Politicians and diplomats are as active as personnel of the IDF. The UN has a mandate to assure a buffer zone on the Syrian side of the border, bur its personnel have been inept, and far more concerned for their own security than fulfilling a mission of keeping a zone free of violence. The IDF has sent a considerable number of troops, along with tanks and artillery to the border. Israel has signaled that it will not allow Iranians or its mercenaries to approach the border. It has no objection to Assad’s troops, which put it somewhat out of step with the US, but it has already responded to stray shells that land in Israel.

Israel has attacked Iranian installations several times, with casualties. It talks often with Russian officials, and may have some kind of mutual accommodation.

It’s more than a little dicey.

Will Israel shoot down a Russian plane that strays over the border while dropping bombs on a refugee camp established by Israel on the Syrian side of the border?

Will it stand by when any northern force (Syrian, Iranian, or Russian) begins attacking fighters and civilians who have fled to the northern side of Israel’s border?

And what about those kites and balloons coming over the southern border?

So far the IDF has responded to those Gazans in a threatening way, usually careful not to hurt anyone. It has recently closed the border to any shipment of non-essential consumer goods. We don’t know exactly what that means, but there are early signs of unhappiness among the merchants of Gaza.

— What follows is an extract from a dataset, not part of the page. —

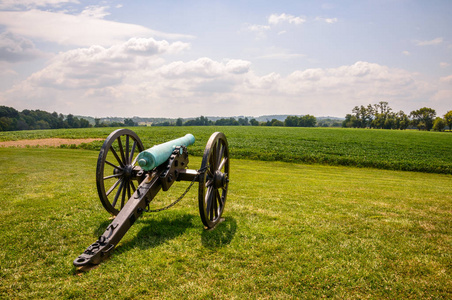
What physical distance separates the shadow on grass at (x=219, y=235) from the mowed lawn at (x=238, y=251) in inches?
0.8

Unfriendly Muslims of several ethnicities in the north and south have access to considerable munitions that can send Israelis throughout the country to the shelters, and do considerable damage to housing and infrastructure.

Israel can respond by destroying a great deal more of Gazans, Syrians, Lebanese, and whoever else is fighting in those places against Israel. But the prime concern is to provide security to Israelis and this country’s housing, power supply, air and sea ports, and everything else worth protecting.

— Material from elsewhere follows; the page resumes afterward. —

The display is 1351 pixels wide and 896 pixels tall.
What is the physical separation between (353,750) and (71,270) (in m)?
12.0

As far as we know, and can guess from what is being reported, the following lines appear to summarize Israeli policy with respect to the various challenges.

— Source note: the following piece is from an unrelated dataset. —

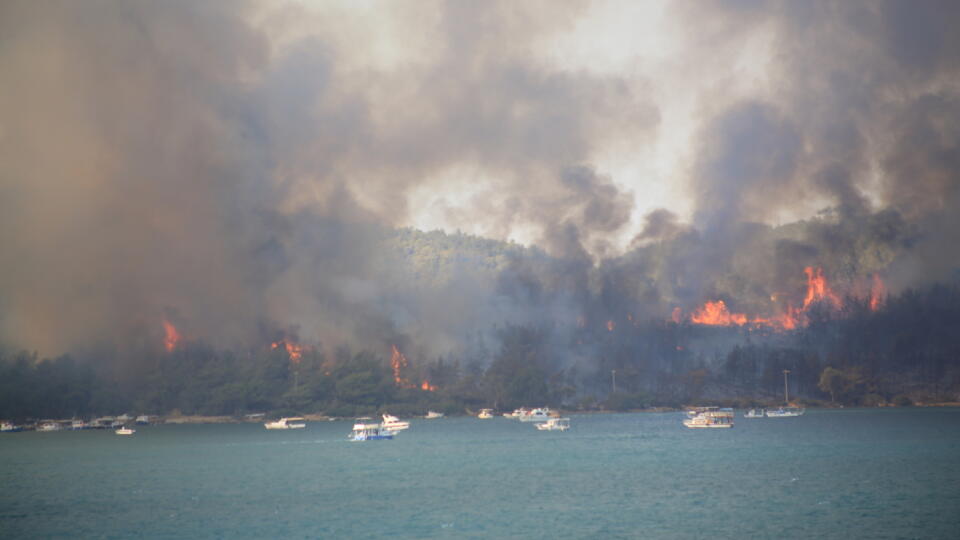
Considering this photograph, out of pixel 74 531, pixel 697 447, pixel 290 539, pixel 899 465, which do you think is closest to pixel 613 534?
pixel 290 539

· The greater concern is the potential for serious conflict in the north, with efforts to get along with the Russians and to pressure all concerned to remove Iran and its allies from Syria, or at least to keep them away from the Israeli border.

· Israel will continue to attack Iranian and Hezbollah positions in Syria, including munitions meant for transfer to Hezbollah in Lebanon.

· We can only guess about Israel’s intelligence assets in Syria, Lebanon, and Iran, both technological and human. They have provided considerable information, but no doubt some things are missed.

· People living near Gaza are increasing their pressure, demanding relief from daily fires, smoke, and the chronic threat to their property and lives. As long as the destruction is contained to fields and parkland, IDF’s response is likely to be modest, and meant to avoid provoking Hamas to a serious escalation.

Israel has learned not be heroic or to obsess about solving problems that have no solution. Now there’s yet another occasion to cope, or to operate with one’s finger tips, and to keep one’s fists in pocket.

The dry summer, and the example of Gaza have combined to provide opportunities for other firebugs, most likely Palestinians or Israeli Arabs, doing what they can for their national cause. Firefighters have been busy, with police closing roads when threatened by flames. Some of this has occurred near Jerusalem, and we’ve smelled our share of the smoke.

It’s far from ideal, but that’s also true of life in general. Some of us complain. Most of us who’ve been through this or similar tensions several times may be immune to intense feelings. Politicians, the IDF and other security personnel aren’t perfect, but they are competent. They’re better informed than retired academics. They are also equipped, or cursed, by the authority and responsibility to make decisions that will affect us all.